While donor support has helped introduce the method, it can be sustained locally without relying on external funding. “With predictable national financing and reliable commodity supply chains, DMPA-SC can reach more women and be fully integrated into Uganda’s health system, strengthening both access and community-level service delivery’’ according to the researchers.

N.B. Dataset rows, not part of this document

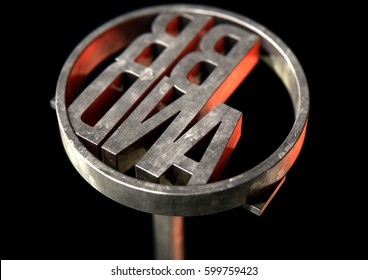 A metal cattle branding iron with the word brand as the marking area on an isolated dark surface - 3D render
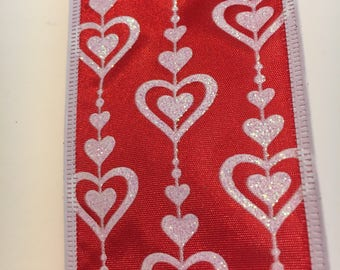 Red Valentine ribbon printed with white hearts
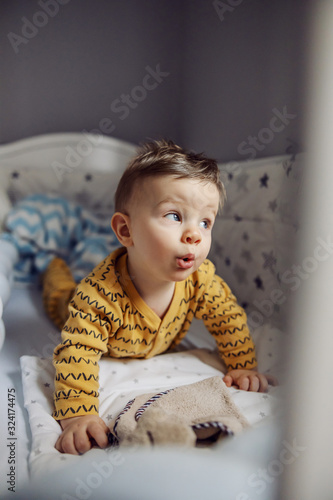 Cute little blond baby boy waking up Canvas Print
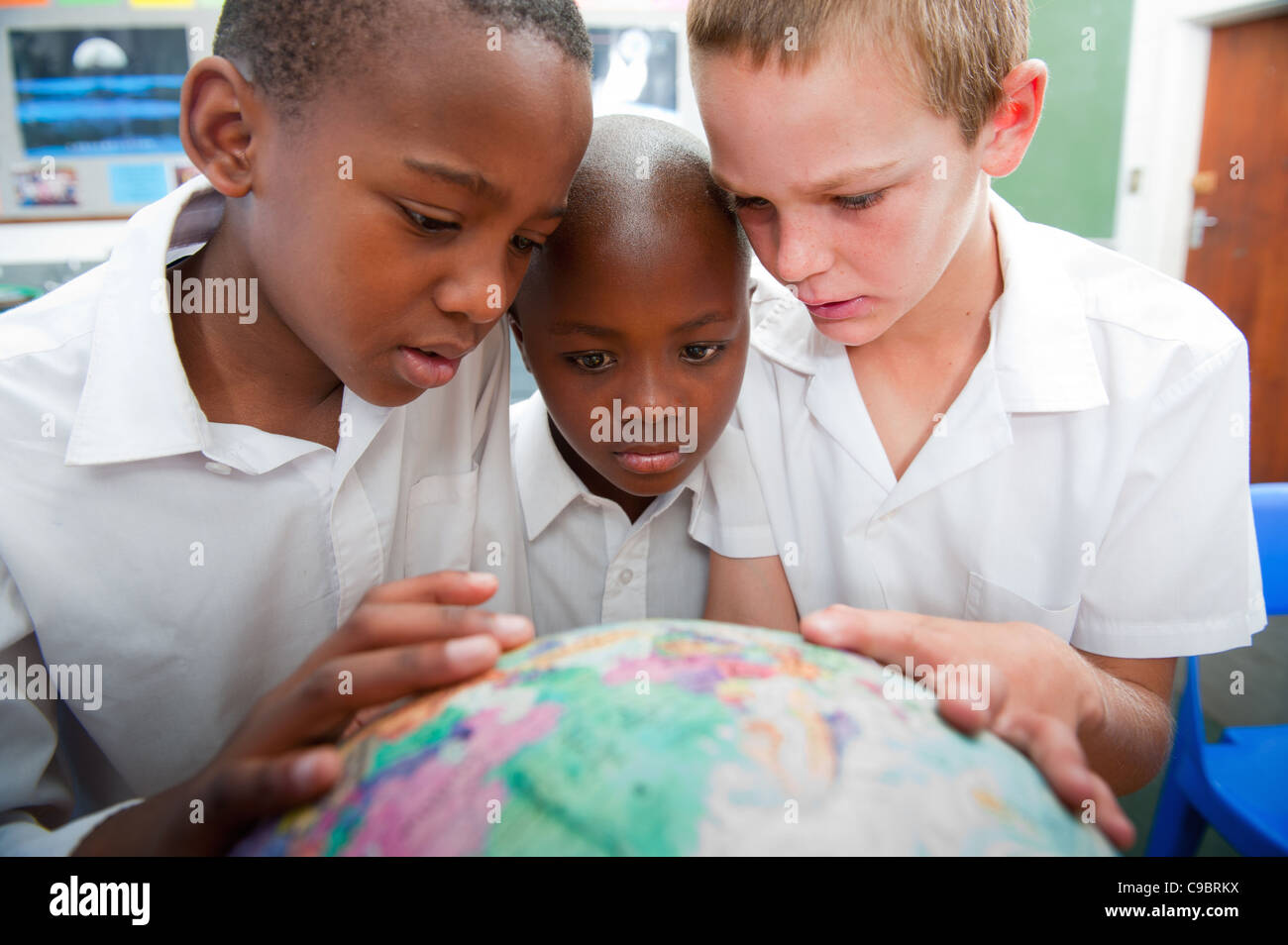 Three boys looking at globe in classroom, Johannesburg, Gauteng Province, South Africa - Stock Image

Implications for Policy and Practice

As Uganda continues to reform its primary health care system, the findings add evidence to ongoing discussions about how family planning services are delivered, financed, and prioritised.

The research also positions self-injectable contraception not as a temporary innovation, but as a scalable method with the potential to be embedded within national systems provided that commodity availability and financing are safeguarded.

To ensure these gains are lasting, researchers recommend moving beyond the technology and addressing the structural and social barriers that can limit women’s agency.

Key recommendations from the researchers include the following

1. Reliable Supply Chains

Empowerment collapses when products are unavailable. DMPA-SC must be consistently stocked at the community level.

2. Creating a Supportive Social Environment

Privacy concerns, stigma, and partner resistance must be tackled through community engagement and sensitisation.

3. Prioritizing Informed Choice

Self-injection should be offered as a top-tier option in every facility, framed as a fundamental right to autonomy rather than just a medical convenience.

4. Integrated Counseling

Providers must be trained to support women not only in the “how to inject” but also in navigating the social challenges of self-care.

On the next step, the researchers call for a clear integration of DMPA-SC into national health financing, protection of family planning commodity budgets, and deliberate scaling of self-injectable contraception within Primary Health Care reforms. These actions will ensure sustainability, reliable access, and greater control for women over their reproductive choices according to the researchers.